弥撒は大きく息を吸い込み、人には聞こえない音域なのだろう。唄を唄った。明楽の目には弥撒の口から新緑のようなきれいな色のベールが出ているように見えた。弥撒の目は先ほどのように綺麗な翡翠色を発っていた。多紀は耳を抑え、蹲っている。
唄いながら多紀に徐々に近づいた弥撒は、多紀の耳元に口を近づけた。弥撒が唄い始めてから身動きのとれぬように止まっていた多紀は、弥撒に囁かれると、何やら苦しみだした。そのまま地面により深くうずくまり、ごろごろとのたうち回る。苦しむ多紀の首筋に弥撒は手を添え、そしていきなり噛んだ。
噛まれた多紀は動きを止め、口から大量の蛇を出し始めた。出てきたそれを弥撒は何のためらいもなく掴み、村長の時と同じように処理した。
「明楽、多紀はもう大丈夫だ。蛇は全て払った。しかしわしを傷つけようとした代償を付けたからしばらく回復しないであろう。どこか寒くない安全なところへ寝かせてやれ。」
明楽は倒れている多紀を抱え、近くの茂みに横にした。体を横向きにしてやると呼吸が楽かと思いそうすると、多紀の首に真っ白な印があることに気がついた。その印はさきほど弥撒がかみついたところとちょうど重なる部分だった。初めて見る印に明楽は釘付けになっていたが、弥撒が声をかけた。
「その印はなあ、ヤサ神への信奉とわしへの忠誠を強制する印だ。なにせわしは神獣の巫女である故、あのように牙を向けられると殺すか忠誠心と引き換えに生かすかの二択を与えねばならない。加えてヤサは大きな鰭をかくことで命を生み出す神だ。 そんな神は心底殺戮を嫌う。なぜなら自分が生み出したものが無駄になるからな。 多紀がどう思うかわからんがわしがこの印を結ばんと、多紀の体はこの場で木に変わってしまう。
多紀が木に変わろうものなら明菜にどんな痛いことをされるかわからんからなあ。」
「そうなのか。それでは多紀は無事に蛇から離れられたのだな。」
安心した明楽をよそに、弥撒は明楽のそばに合った太刀に目を向けた。
「そなたの太刀はよう手入れしておる。わしの右腕となるものの武器だ。巫女の力を分けてやろう。」そういうと弥撒は太刀に触れた。弥撒が触れると太刀は光始めた。神々しく輝き、やがてその光が落ち着いたころには太刀に大きな白の印が彫られていた。
「俺の太刀に勝手に何をした。」
「ヤサの加護印だ。太刀を振るたびに力を蓄え、戦いを有利に運ぶ。」
「蛇女でも討てるのか。」
「あやつは普通の剣では刃が通らぬ。しかしヤサは生命の親だ。予見と長寿の才を持つ。その刀事態に命と同等のものを吹き込んだ。恐らく切れないモノノ怪はもういない。

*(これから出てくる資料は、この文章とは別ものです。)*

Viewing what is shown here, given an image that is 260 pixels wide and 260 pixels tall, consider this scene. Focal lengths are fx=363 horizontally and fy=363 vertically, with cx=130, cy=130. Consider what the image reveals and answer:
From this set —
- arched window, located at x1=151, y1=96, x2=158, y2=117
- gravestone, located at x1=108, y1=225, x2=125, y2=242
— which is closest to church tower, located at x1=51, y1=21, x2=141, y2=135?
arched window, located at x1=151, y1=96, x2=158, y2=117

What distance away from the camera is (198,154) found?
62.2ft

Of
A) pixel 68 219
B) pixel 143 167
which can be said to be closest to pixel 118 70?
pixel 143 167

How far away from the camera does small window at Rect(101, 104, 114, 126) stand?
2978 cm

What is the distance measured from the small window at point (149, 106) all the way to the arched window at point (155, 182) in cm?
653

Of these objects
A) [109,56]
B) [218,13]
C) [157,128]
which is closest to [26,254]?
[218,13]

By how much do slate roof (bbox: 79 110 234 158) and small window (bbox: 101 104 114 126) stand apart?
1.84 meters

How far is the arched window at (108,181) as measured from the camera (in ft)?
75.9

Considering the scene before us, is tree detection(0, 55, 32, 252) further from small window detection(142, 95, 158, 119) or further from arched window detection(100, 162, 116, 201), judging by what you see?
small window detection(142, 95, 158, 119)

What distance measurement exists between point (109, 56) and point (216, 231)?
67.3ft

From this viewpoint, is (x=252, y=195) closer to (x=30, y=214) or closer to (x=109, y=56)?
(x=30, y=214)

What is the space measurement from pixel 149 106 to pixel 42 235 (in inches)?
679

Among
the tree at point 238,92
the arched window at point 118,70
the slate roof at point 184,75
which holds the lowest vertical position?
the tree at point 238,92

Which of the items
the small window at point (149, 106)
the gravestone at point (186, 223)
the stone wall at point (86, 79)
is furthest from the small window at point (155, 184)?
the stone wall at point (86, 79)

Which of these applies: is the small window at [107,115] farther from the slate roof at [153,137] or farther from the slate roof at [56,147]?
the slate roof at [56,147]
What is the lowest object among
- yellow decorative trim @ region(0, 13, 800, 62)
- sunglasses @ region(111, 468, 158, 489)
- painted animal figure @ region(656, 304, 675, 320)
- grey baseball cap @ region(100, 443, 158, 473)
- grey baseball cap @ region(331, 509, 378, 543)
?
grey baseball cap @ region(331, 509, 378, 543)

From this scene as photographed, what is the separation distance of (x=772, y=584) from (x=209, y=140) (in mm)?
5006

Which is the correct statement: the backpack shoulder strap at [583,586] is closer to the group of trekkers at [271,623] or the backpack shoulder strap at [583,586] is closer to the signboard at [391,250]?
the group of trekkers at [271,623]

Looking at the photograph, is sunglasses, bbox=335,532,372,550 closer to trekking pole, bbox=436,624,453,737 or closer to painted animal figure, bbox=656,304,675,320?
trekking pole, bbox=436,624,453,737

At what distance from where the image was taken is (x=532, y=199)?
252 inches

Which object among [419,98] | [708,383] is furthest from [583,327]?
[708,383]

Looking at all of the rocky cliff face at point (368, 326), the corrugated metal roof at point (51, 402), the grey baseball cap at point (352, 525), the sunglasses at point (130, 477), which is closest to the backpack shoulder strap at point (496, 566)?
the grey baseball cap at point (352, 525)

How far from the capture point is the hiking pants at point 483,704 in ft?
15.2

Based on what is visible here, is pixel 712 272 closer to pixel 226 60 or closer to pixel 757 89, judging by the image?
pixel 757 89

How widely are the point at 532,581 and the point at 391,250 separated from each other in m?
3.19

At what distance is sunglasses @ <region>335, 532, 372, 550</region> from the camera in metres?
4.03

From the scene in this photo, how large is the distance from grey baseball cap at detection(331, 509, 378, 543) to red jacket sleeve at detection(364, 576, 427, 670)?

明楽、薬師でいるのもいいがわしが国を統べるまでの間、わしの信頼する側近となれ。」
明楽は弥撒から太刀を受け取った。
「なぜ俺でないといけない。俺はもう刀は持ちたくない。麓未を守れなかったときに武闘は捨てた。」
「武闘の心など必要ない。そんなものはわしが持っていれば良いのだ。そなたはそなたの大事な人を守るためだけに刀を振るえばよい。それに多紀にはもう印が結ばれた。お前の刀もわしの加護の下にある。これからこの地には大きな災いが起こる。その時そなたが誰を守りたいかだ。守りたいときに刀を振るえないと後悔するのはそなただ。」
「大きな災い?何が起こるというんだ。」
「それは今は言えぬ。ただ、わしが地に降りたのもその災いを鎮めるためだ。初めてそなたと出会った時にそう言ったであろう。それにヤサの社にお前が立ち入ることができたのは決して偶然ではない。ヤサがそなたを選んで導いた。」
弥撒は立ったまま目を閉じた。すると額に勾玉の紋章が浮かび上がった。
「行くぞ、明楽。まずはお前の大事な家族と村の者たちを守るんだ。」
弥撒は歩みを進め、明楽もついて行った。歩みを進めるごとに弥撒の足元には植物が新たに綻んでいた。改めて弥撒の巫女の力の強大さを痛感した。明菜の家が見えた。
「少し遅かったようだ。蛇女の跡が見える。」明楽は走って家に向かった。扉を開けると家の中は荒れていた。ところどころ光っている。体液がついているのだ。「おい!誰かいるのか!明菜!」家人を呼ぶが人気がない。弥撒は玄関に立ったまま言った。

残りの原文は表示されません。